Disconnection from Strategy

Champion networks that drift away from organisational AI strategy become random and inconsistent. Maintain connection between champions and central direction.

Role Overload

Successful champions get overwhelmed with requests. Build in mechanisms to prevent burnout—whether through capacity limits, escalation paths, or additional champions.

Stagnation

Champion networks can become stale over time. Regular refreshment—new champions, new challenges, renewed development—maintains energy.

Evolution Over Time

Champion networks evolve as AI adoption matures:

Early Stage: Champions are pioneers, exploring what’s possible and sharing discoveries with cautious colleagues.

Growth Stage: Champions focus on scaling adoption, supporting the majority as they catch up with early adopters.

Maturity Stage: Champions address advanced use cases and edge situations as basic AI use becomes routine.

Integration Stage: Champion skills become expected of all employees.

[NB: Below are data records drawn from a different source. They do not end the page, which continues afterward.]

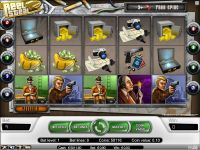 The Reel Steal NetEnt Slot Slot Reels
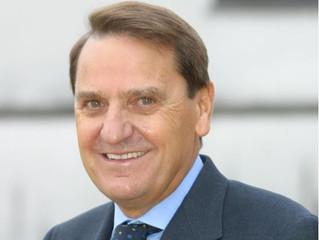 COLACEM: IL COMUNICATO STAMPA PER LA SCOMPARSA DELL'IMPRENDITORE DEL CEMENTO  FRANCO COLAIACOVO
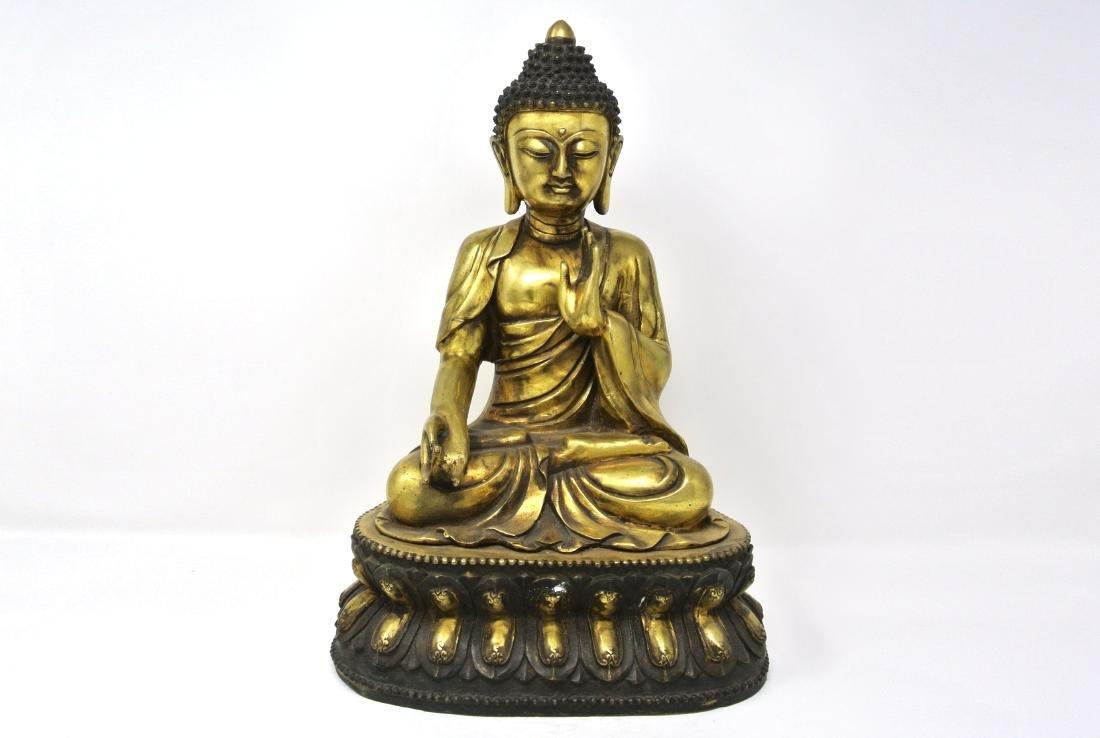 Chinese Old Gilt Bronze Buddha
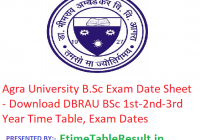Agra University B.Sc Time Table 2019 - Download DBRAU Bsc 1st-2nd-3rd Year Date Sheet, Exam Dates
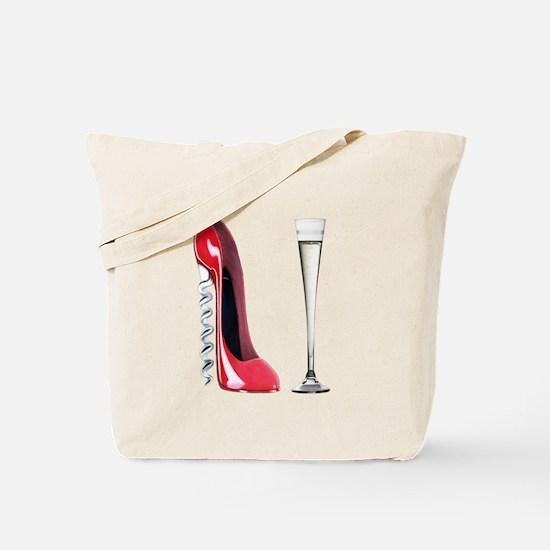 Corkscrew Red Stiletto and Champagne Art Tote Bag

The dedicated network may become less necessary.

Plan for these transitions rather than assuming the network’s role remains static.

Building the Case

To secure investment in a champion network:

Connect to adoption goals. What AI adoption outcomes is the organisation seeking? How do champions accelerate those outcomes?

Show the gap in current approach. Where is central training insufficient? What support needs aren’t being met?

Quantify potential impact. How much faster could capability develop with champions? What’s the value of that acceleration?

Propose pilot approach. Start with a contained pilot in one area, demonstrate results, then expand.

Address concerns. How will consistency be maintained? What happens if champions provide wrong guidance? How does this integrate with existing support?

The Human Element

At its best, a champion network isn’t just a training delivery mechanism. It’s a community of people who believe in AI’s potential and want to help others realise it.

That human element—people helping people—is often what makes the difference in adoption. Technology adoption is a human process. Networks of committed individuals accelerate it in ways that programs alone cannot.

Build the network. Develop the champions. Support their work.

The investment pays off many times over.